Firstly, the MPI should have analyzed the data collected by ExxonMobil to determine the estimated quantity of natural gas which could be produced from the oil fields over a given time. The stated daily availability of natural gas of between 300 to 500 cubic feet by Minister Patterson is an imaginary quantity and cannot be taken seriously for any meaningful development of the resource.
The natural gas will have to be separated from its impurities before being pumped to onshore facilities for liquefaction and storage in specialized containers for distribution locally and with the excess probably exported after berthing and loading services have been provided for tankers.
This would be a capital intensive and technically challenging project for which Guyana does not have the financial resources nor the technical know-how for its execution. Hence the need for an investment partner for the development of this segment of Guyana’s natural resource.
Japan, a natural gas-hungry country appears to be interested in developing Guyana’s natural gas. If an agreement could be reached, it will be calling the shots as to how its investment should be deployed. Therefore, MPI is jumping the gun, wasting Guyana’s scarce resources as it prematurely seeks and reviews onshore natural gas storage sites forgetting that old adage, he who pays the piper calls the tune. Hence, any onshore site chosen by MPI is unlikely to satisfy the design requirements of any major investor without major modifications.

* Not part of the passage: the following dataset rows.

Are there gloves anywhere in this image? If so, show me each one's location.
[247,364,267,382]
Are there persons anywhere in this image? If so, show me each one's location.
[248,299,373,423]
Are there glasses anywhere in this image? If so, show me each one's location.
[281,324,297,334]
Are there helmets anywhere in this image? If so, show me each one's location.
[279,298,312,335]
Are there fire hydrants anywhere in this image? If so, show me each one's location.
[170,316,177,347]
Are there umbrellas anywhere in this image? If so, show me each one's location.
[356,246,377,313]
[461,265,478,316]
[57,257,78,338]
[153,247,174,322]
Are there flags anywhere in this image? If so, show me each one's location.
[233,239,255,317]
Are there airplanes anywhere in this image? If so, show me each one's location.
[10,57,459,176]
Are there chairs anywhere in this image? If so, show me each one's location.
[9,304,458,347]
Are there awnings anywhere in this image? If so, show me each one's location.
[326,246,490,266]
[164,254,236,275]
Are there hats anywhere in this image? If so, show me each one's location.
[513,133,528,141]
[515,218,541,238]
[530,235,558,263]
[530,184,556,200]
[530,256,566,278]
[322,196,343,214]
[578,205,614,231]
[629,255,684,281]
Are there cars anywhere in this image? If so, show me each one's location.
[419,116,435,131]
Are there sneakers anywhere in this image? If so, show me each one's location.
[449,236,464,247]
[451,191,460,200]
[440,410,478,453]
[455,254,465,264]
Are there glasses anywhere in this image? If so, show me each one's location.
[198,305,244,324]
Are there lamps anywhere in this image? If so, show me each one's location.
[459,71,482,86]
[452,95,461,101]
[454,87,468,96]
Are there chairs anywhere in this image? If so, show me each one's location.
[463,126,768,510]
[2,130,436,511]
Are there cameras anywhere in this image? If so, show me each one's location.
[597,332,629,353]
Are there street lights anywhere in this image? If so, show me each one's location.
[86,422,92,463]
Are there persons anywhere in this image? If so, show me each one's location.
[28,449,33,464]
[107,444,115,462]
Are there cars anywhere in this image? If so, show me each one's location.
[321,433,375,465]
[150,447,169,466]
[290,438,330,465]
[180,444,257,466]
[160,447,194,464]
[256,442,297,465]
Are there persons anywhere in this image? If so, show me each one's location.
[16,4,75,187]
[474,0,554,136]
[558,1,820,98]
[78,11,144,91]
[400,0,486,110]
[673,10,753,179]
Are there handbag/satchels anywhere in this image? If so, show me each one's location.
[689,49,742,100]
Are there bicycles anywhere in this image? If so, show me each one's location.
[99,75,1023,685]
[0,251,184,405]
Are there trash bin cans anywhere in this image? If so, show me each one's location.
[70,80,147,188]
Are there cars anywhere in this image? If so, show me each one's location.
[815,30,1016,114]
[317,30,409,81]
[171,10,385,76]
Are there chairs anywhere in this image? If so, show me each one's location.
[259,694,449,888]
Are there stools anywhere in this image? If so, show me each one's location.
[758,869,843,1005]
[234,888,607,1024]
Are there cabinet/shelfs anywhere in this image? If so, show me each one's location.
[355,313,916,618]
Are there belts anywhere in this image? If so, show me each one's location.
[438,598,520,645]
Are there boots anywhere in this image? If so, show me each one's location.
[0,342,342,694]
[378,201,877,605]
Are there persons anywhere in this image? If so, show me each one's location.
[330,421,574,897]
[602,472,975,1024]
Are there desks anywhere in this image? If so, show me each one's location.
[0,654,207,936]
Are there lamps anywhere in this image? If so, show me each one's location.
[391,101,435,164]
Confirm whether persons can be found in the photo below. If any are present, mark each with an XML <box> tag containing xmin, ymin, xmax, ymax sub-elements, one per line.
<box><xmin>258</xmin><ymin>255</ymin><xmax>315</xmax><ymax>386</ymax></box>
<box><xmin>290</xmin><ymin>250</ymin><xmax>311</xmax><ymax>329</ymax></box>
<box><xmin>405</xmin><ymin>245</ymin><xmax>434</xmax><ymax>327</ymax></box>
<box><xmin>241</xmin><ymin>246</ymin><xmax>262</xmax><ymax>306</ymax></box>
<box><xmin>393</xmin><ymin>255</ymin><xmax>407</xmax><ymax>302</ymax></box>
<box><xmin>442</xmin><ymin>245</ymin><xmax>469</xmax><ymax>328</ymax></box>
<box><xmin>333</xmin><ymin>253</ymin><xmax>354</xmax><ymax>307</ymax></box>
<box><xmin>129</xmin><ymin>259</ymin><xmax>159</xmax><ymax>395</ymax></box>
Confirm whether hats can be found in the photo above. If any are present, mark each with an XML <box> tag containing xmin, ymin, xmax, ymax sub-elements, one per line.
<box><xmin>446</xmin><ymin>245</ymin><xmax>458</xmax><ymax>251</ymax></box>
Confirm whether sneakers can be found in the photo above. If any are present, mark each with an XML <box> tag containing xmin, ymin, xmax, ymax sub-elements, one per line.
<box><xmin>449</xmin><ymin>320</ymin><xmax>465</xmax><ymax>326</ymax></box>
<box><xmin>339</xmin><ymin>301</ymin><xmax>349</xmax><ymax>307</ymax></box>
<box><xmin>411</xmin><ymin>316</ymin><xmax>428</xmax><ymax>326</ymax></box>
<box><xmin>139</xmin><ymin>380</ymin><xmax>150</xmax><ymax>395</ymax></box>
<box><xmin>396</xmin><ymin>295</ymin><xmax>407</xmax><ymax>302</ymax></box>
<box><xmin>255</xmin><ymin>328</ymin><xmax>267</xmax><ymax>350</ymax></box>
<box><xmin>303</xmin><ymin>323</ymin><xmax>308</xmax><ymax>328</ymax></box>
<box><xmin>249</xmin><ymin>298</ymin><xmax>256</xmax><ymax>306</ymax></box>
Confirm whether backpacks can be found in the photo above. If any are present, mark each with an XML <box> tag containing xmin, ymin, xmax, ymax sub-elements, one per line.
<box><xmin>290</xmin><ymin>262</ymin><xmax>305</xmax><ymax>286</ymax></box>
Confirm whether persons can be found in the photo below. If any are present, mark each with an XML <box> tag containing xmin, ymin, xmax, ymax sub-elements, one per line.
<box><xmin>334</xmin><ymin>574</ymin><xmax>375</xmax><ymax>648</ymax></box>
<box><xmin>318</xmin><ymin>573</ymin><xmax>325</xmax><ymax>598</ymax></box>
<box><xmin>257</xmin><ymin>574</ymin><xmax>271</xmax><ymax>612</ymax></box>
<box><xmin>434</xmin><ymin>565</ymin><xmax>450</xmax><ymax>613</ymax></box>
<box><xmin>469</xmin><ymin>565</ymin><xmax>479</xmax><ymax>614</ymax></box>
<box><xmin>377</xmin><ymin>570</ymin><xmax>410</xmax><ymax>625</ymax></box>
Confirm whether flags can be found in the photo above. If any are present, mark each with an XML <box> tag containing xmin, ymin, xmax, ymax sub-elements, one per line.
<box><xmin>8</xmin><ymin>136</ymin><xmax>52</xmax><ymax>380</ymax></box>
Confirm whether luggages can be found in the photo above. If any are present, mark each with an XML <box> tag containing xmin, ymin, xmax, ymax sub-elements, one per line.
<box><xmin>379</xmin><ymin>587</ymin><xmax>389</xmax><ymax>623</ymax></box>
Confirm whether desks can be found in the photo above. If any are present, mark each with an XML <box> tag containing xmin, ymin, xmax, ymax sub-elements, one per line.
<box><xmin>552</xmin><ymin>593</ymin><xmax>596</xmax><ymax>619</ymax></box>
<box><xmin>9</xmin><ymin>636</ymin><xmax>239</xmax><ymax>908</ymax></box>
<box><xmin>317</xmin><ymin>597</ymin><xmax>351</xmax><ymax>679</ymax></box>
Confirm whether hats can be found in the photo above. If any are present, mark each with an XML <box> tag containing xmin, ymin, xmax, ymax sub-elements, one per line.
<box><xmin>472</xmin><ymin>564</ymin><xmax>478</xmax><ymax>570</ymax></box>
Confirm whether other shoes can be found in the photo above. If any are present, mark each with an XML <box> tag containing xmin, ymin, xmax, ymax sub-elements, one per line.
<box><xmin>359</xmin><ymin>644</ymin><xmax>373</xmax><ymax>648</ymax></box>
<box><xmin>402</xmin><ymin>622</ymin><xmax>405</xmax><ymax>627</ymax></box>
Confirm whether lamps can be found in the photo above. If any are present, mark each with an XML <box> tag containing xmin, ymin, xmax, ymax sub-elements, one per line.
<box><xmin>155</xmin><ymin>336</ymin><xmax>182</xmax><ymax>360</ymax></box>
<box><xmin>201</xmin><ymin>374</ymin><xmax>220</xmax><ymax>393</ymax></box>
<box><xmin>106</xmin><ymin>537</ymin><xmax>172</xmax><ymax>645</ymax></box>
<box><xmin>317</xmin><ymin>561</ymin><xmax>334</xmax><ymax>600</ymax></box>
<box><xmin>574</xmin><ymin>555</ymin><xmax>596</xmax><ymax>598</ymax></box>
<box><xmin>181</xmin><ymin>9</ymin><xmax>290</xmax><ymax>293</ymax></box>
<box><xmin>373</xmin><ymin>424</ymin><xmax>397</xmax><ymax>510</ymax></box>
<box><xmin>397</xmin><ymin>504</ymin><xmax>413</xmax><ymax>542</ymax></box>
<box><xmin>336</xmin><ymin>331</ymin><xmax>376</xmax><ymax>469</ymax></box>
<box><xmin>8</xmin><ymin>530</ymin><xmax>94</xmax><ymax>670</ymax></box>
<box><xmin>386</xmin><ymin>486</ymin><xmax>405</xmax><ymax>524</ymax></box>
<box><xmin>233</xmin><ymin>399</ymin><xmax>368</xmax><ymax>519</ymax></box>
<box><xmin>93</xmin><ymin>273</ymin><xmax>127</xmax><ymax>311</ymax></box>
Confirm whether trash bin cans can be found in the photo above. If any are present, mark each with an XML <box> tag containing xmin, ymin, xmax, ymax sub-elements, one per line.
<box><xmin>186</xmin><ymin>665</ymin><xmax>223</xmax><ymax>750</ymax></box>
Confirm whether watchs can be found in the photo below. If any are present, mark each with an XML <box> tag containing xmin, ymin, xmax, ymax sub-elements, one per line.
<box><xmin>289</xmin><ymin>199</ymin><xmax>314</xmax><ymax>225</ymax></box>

Minister Patterson should be aware that Guyana cannot develop a natural gas project without a partnership with an outside investor, and therefore he should formulate the country’s development needs in this direction. If a natural gas project does indeed come to fruition which seems unlikely given the short life of the present government, Minister Patterson could nevertheless initiate the next stage of Guyana’s development by using its share of natural gas to power turbines which will generate reliable electricity for Guyana’s entire needs.